Приехав в Ереван, она обнаружила все на своих местах, что чрезвычайно ее растрогало, облезлые автобусы так же грохотали по улицам с побитым асфальтом, и по-прежнему шумел превратившийся в рынок подземный переход в сотне метров от отцовского дома, и опушенные молодой листвой ветки деревьев, обрезанные по весне, лежали пучками вдоль кромки тротуара, как великанские букетики, и каждые сто шагов попадались крошечные магазинчики, только часть из них, те, что были в подвальчиках, позакрывалась, а взамен появились новые, в обычных зданиях, пошла мода вскрывать стены квартир на первом этаже и устраивать лавки в комнатах. Все было по-старому и дома, вещи стояли на тех же местах, что и три, и двадцать лет назад, и родители постарели лишь чуточку, почти незаметно, если не вглядываться слишком пристально, а посидев пару часов у телефона, Елена обнаружила на прежнем месте и всех своих подруг и приятельниц, почти всех, если кто и уехал, то не из самых близких, и успокоившись, она стала жадно назначать свидания.
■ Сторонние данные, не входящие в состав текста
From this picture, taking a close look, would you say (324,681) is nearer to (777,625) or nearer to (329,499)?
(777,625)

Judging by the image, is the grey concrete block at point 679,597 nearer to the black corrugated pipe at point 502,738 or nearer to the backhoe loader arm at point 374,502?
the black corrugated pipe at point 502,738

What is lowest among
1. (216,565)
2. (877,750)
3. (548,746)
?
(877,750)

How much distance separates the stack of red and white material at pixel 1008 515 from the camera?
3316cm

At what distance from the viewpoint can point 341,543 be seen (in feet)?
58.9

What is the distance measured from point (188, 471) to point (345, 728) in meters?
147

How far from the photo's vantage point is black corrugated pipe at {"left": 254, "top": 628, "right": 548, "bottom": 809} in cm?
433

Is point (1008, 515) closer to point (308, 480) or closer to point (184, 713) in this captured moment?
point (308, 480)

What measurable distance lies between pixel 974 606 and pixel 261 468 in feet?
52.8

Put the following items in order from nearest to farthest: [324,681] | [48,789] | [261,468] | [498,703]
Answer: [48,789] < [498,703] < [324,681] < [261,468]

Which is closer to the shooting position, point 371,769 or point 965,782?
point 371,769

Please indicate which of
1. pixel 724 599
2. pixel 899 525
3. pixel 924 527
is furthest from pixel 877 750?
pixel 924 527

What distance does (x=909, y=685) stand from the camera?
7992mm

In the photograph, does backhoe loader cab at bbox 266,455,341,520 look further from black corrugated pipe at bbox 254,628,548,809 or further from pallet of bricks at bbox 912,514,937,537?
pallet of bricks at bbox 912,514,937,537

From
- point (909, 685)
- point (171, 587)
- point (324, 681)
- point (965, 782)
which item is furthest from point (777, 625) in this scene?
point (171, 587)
Она даже и не подозревала, насколько соскучилась по своему окружению, как по людям, так и по вещам и явлениям, даже нахальные взгляды юнцов на улице не раздражали, как раньше, а льстили, как никак ей пошел пятый десяток, а вслед смотрели семнадцати-восемнадцатилетние (впрочем, если честно, и прежде к раздражению примешивалось удовольствие, в конце концов, может ли женщина всерьез сердиться на мужчин, оборачивающихся ей вслед). И все были ей рады, соседи весело махали с балконов, кто поближе, из того же подъезда, заходили перекинуться парой слов, порасспрашивать про тамошнюю жизнь, когда она появилась в Институте, почти незнакомые сотрудники, с которыми она когда-то только здоровалась, кинулись ее обнимать, и уже через пару недель не набежали, конечно, как предполагал Олев, но поползли потихоньку и пациенты, и когда Олев позвонил в очередной раз, она с гордостью сообщила ему, что начала уже зарабатывать на обратную дорогу, правда, он не стал радостно восклицать:

– Какое счастье, приезжай скорее, – а наоборот сказал: – Не торопись, нагуляйся, как следует, раз уж добралась в такую даль.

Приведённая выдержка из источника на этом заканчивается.